§ **REQUIRED ACTION**: In the records below, find the line with "TM 1911 - Used airsoft equipment" and repeat exactly every line from it through the line with "Poco Webteppich Angebot". Pictures stay out.

RAW DATA: Begin

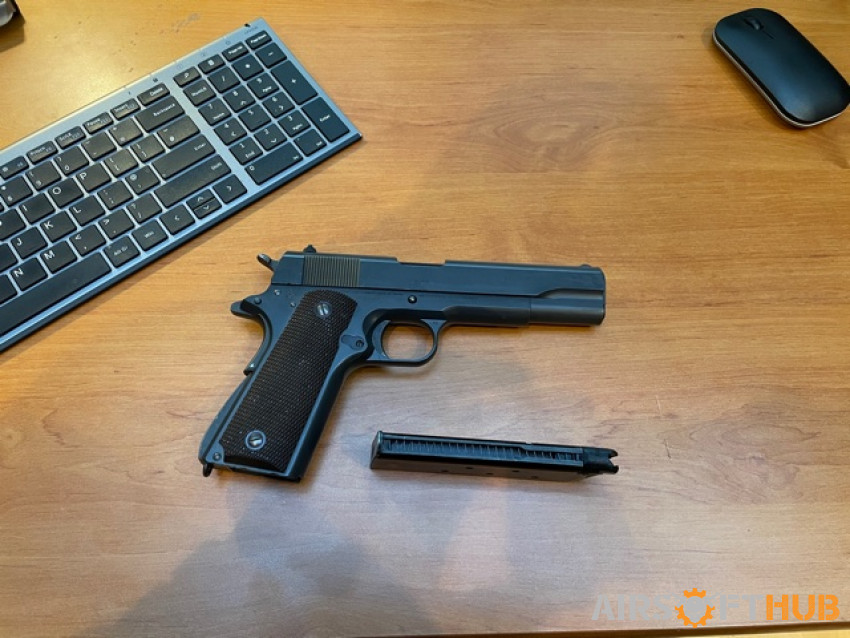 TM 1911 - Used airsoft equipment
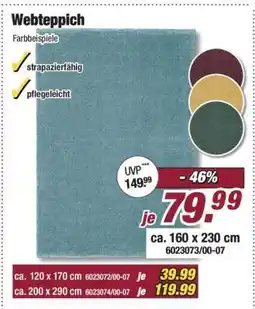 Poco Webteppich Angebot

RAW DATA: End
RAW DATA: Begin

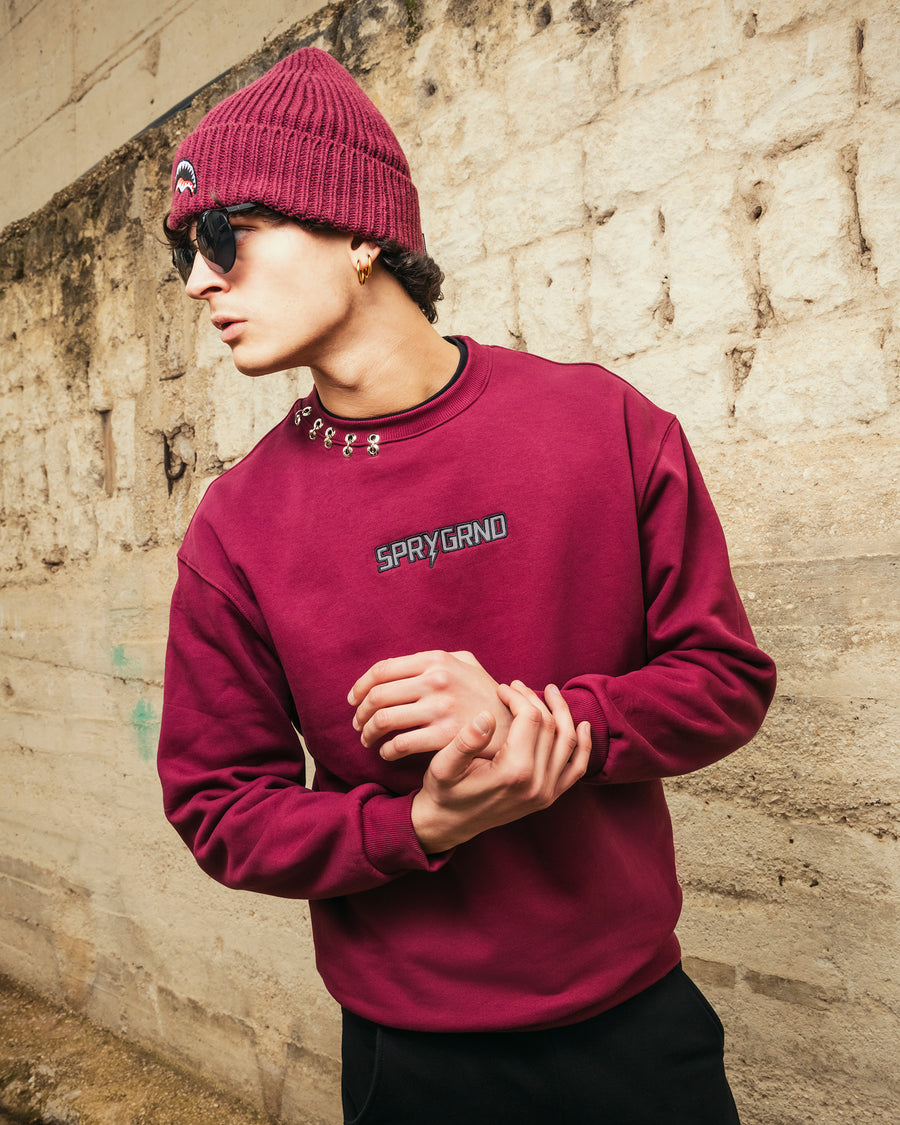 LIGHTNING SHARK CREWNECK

RAW DATA: End

§ **SOLUTION TO THIS PROBLEM**:
 TM 1911 - Used airsoft equipment
 Poco Webteppich Angebot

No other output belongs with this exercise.